Environ 66% des infections ont été diagnostiquées au cours de la première semaine après la chirurgie. En règle générale, les patients qui ont subi une durée de chirurgie plus longue, ont subi plus de perte de sang peropératoire et moins fréquemment reçu de dexaméthasone IV étaient plus enclins à développer une infection.
Par rapport aux patients non infectés, des concentrations préopératoires plus élevées d'IL-6 et de CRP ont été détectées chez les patients atteints d'infection postopératoire. Chez la plupart des patients, les concentrations postopératoires d'IL-6 ont culminé en six heures, tandis que des concentrations maximales de CRP ont été atteintes trois jours après la chirurgie.
Il convient de noter que les concentrations maximales médianes de l'IL-6 et du CRP dans les 24 heures après la chirurgie étaient plus élevées chez les patients présentant des infections postopératoires. Cependant, WBC et PCT n'ont démontré aucune capacité prédictive.
La présente étude a observé que l'IL-6 était en effet associée à une infection postopératoire, indépendamment des prédicteurs du modèle central. De même, les concentrations maximales de CRP étaient également associées à une infection postopératoire. Bien que les deux biomarqueurs améliorent considérablement l'ajustement du modèle en fonction des tests statistiques, cela ne s'est pas traduit par une amélioration significative de la prédiction pratique.
Plus précisément, la capacité du modèle à discriminer entre les patients qui contracterait une infection et ceux qui ne seraient pas (mesurés par la statistique C) ont changé au minimum. PCT et WBC n'ont pas réussi à améliorer l'ajustement du modèle.
De plus, en ce qui concerne le reclassement du risque de patient, l'ajout d'IL-6 au modèle principal n'a pas amélioré la classification des patients infectés, tandis que l'ajout de CRP a en fait aggravé la classification de ce groupe. Bien que tous deux améliorés la classification des patients non infectés, le bénéfice global était négligeable.
Conclusions
Le principal point à retenir de la présente étude est que, bien que les concentrations plasmatiques postopératoires précoces d'IL-6 et de CRP soient indépendamment associées au risque d'infection ultérieure, la valeur ajoutée de ces biomarqueurs à un modèle de prédiction clinique simple semble être limité. Les auteurs ont conclu qu'aucun des biomarqueurs n'a considérablement amélioré la classification pronostique lorsqu'il est ajouté à un modèle utilisant des données cliniques facilement disponibles.
L'étude a mis en évidence plusieurs limitations importantes au-delà de la nécessité d'une cohorte plus grande.
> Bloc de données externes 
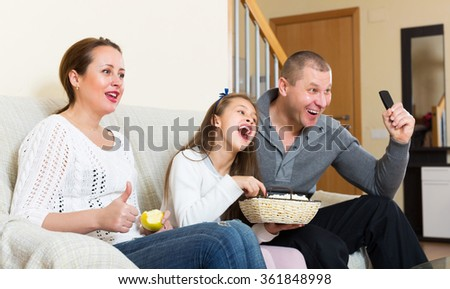 Happy little girl and parent sitting with popcorn in front of TV. Focus on woman - stock photo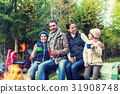 happy family sitting on bench at camp fire 31908748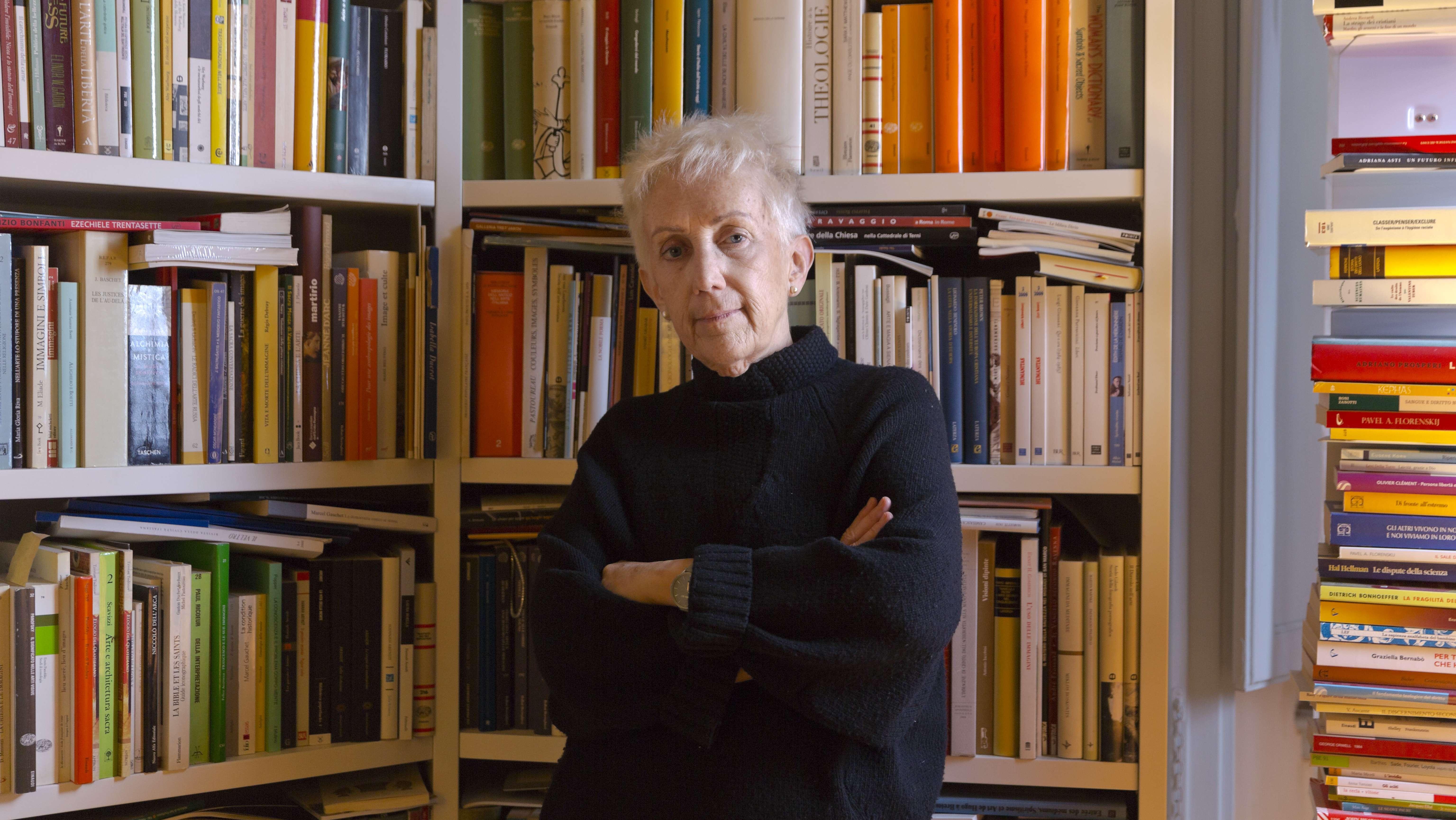 """Lucetta Scaraffia, Gründerin und Herausgeberin der vatikanischen Frauenzeitschrift """"Donne Chiesa Mondo"""", steht mit verschränkten Armen vor ihrem Bücherregal."""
La taille limitée de l'échantillon a entraîné de larges intervalles de confiance pour les mesures de performance, ce qui signifie qu'une valeur incrémentielle modérée peut avoir été manquée.
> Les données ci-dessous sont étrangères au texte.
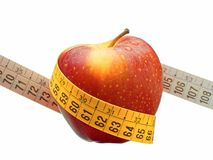 Weight loss and healthy dieting concept red apple measuring tape isolated Stock Photos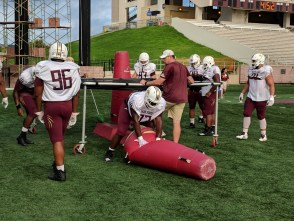 On a cloudy day in San Marcos, the defensive line, in white jerseys, practices scurrying under a netting to pop a practice dummy bag. Number 73 Jaquel Pierce is pictured finishing the tackling.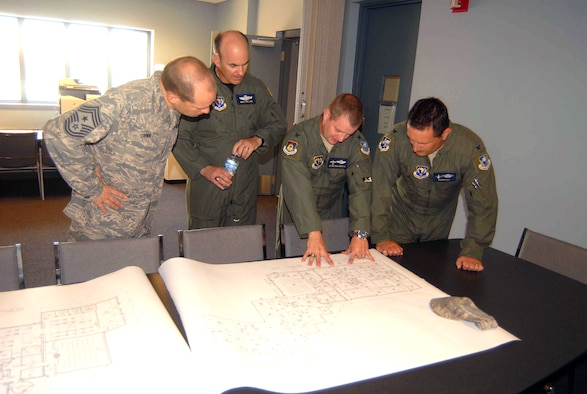BATTLE CREEK, Mich.—(Left to right) Seventeenth Air Force (Air Forces Africa) Command Chief Master Sergeant Mike Grimm and Vice Commander Brig. Gen. Mike Callan, view blueprints for new facilities with 110th Air Mobility Squadron Commander Lt. Col. Sean Southworth and 110th Air Operations Squadron Commander Col. Bryan Teff June 3.  The visitors spent time with the Michigan Air National Guard's 110 AOG, which has a supporting relationship to the AFAFRICA June 3-6. (U.S. Air Force Photo by Tech. Sgt. Alec Lloyd)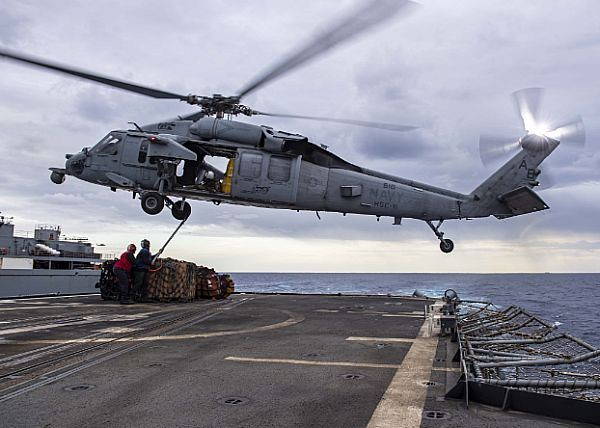 retrowar: MH-60S Sea Hawk helicopter attached to the Dragon Slayers of Helicopter Sea Combat Squadron (HSC) 11 on the flight deck of the Ticonderoga-class guided- missile cruiser USS Normandy (CG 60)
De plus, l'étude était trop petite pour analyser les performances prédictives par rapport à la question de savoir si les patients avaient une chirurgie ouverte et mini-invasive, un facteur connu affectant l'inflammation. Enfin, les auteurs notent que les temps sélectionnés pour l'échantillonnage du sang peuvent ne pas avoir coïncidé avec la concentration de pic exacte d'IL-6 pour chaque patient.
Par conséquent, l'étude conclut que les résultats doivent être validés à l'avenir et des recherches plus étendues avant que toute conclusion finale sur l'utilité clinique de l'un ou l'autre biomarqueur puisse être faite.